TUGAS LATIHAN 1 —
Dalam teks tentang sunnah Nabi, apa yang selalu dilakukan Abdullah bin Amr bin al-'Ash terhadap segala sesuatu yang didengarnya dari Rasulullah?
TUGAS LATIHAN 2 —
Berikan lanjutan teks tentang sunnah Nabi, dimulai sesudah kalimat terakhir yang tercantum.

TEKS BACAAN —
⁂

RSS

Sunnah Nabi (Fiqhul Hadits)




A.      SUNNAH NABI: SEMUANYA BENAR, TIDAK ADA KEBATILAN
Sudah menjadi kebenaran yang aksiomatik bahwa sunnah Nabi sedikit pun tidak menyangkut perkara batil yang dilarang Allah SWT. perbuatan, perkataan, dan ketetapan beliau telah dijamin kebenarannya oleh Allah. Karena Nabi adalah suri tauladan semua umat manusia.
لَقَدْ كَانَ لَكُمْ فِي رَسُولِ اللَّهِ أُسْوَةٌ حَسَنَةٌ (الأحزاب: 21)
Artinya: “Sesungguhnya pada Rasulullah itu terdapat suri tauladan yang baik bagimu.”

Abdullah bin Amr bin al-‘Ash selalu setia mencatat segala sesuatu yang didengarnya dari Rasulullah, sampai-sampai orang Quraisy membentaknya seraya berkata, “Engkau menulis segala sesuatu yang engkau dengar dari Muhammad, padahal Muhammad adalah manusia biasa yang juga berbicara dalam keadaan marah dan ridha, hentikan kegiatanmu itu!” Amr lalu bertanya kepada rasulullah tentang tuduhan orang Quraisy itu. Rasulullah kemudian menunjuk mulutnya sambil bersabda:
اُكْتٌبْ فَوَالَّذِى نَفْسِى بِيَدِهِ مَايَخْرُجُ مِنْهُ إِلاَّ حَقٌّ (رواه أبو داود و أحمد)

⁂

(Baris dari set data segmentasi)

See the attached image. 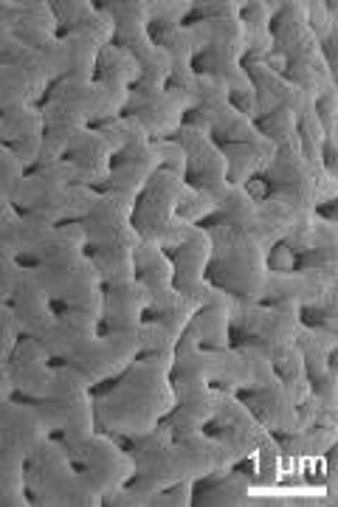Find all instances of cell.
<instances>
[{"label": "cell", "instance_id": "cell-1", "mask_svg": "<svg viewBox=\"0 0 338 507\" xmlns=\"http://www.w3.org/2000/svg\"><path fill=\"white\" fill-rule=\"evenodd\" d=\"M293 262H296L293 254H290L285 245H279L274 251V257H271V265H274V268H293Z\"/></svg>", "mask_w": 338, "mask_h": 507}]
</instances>
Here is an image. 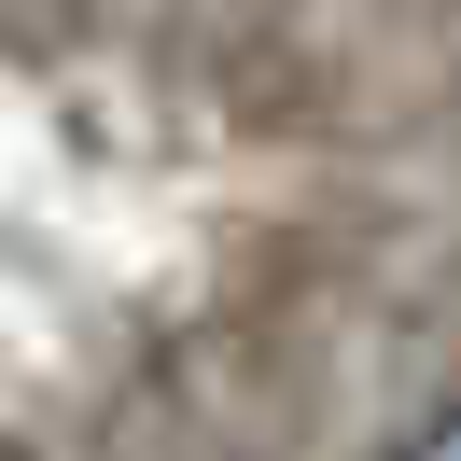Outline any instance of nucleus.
Returning <instances> with one entry per match:
<instances>
[{"label":"nucleus","instance_id":"nucleus-1","mask_svg":"<svg viewBox=\"0 0 461 461\" xmlns=\"http://www.w3.org/2000/svg\"><path fill=\"white\" fill-rule=\"evenodd\" d=\"M405 461H461V420H433V433H420V447H405Z\"/></svg>","mask_w":461,"mask_h":461}]
</instances>
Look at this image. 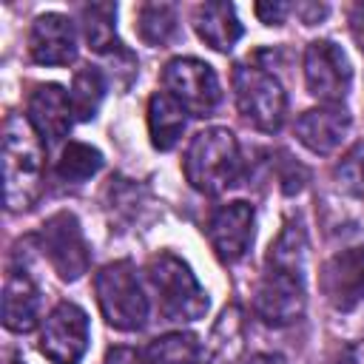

⁂

HASIL LATIHAN 1 —
Ia selalu setia mencatat segala sesuatu yang didengarnya dari Rasulullah.

HASIL LATIHAN 2 —
Artinya: “Tulislah (apa yang engkau dengar). Demi Dzat yang jiwaku berada dalam genggaman-Nya, tidaklah keluar darinya (Muhammad) kecuali kebenaran.” (HR. Abu Dawud dan Ahmad)

Sunnah adalah berbagai hal tentang Nabi yang turun dari Allah melalui wahyu, seperti hadits yang berisi tentang Allah, malaikat, dan lainnya yang termasuk kategori di luar alam kasat mata (ghoib), termasuk juga hadits tentang berita dari Allah bahwa Dia mewajibkan anu, mengharamkan anu, atau memakruhkan anu. Ada hadits yang menjelaskan hal itu, seperti hadits Iyadh bin Himar:
إِنَّ اللهَ أَوْحَى إِلَيَّ أَنْ تَوَاضَعُوْا حَتَّى لَا يَفْخَرَ أَحَدٌ عَلَى أَحَدٍ وَلَا يَبْغِ أَحَدٌ عَلَى أَحَدٍ (رواه مسلم و أبو داود وابن ماجه)
Artinya: “Allah telah membisikkan (mewahyukan) kepadaku agar kalian bersikap rendah diri, hingga di antara kalian tak ada seorang pun merasa sombong, atau bersikap zalim terhadap orangg lain” (HR. Muslim, Abu Dawud, dan Ibnu Majah).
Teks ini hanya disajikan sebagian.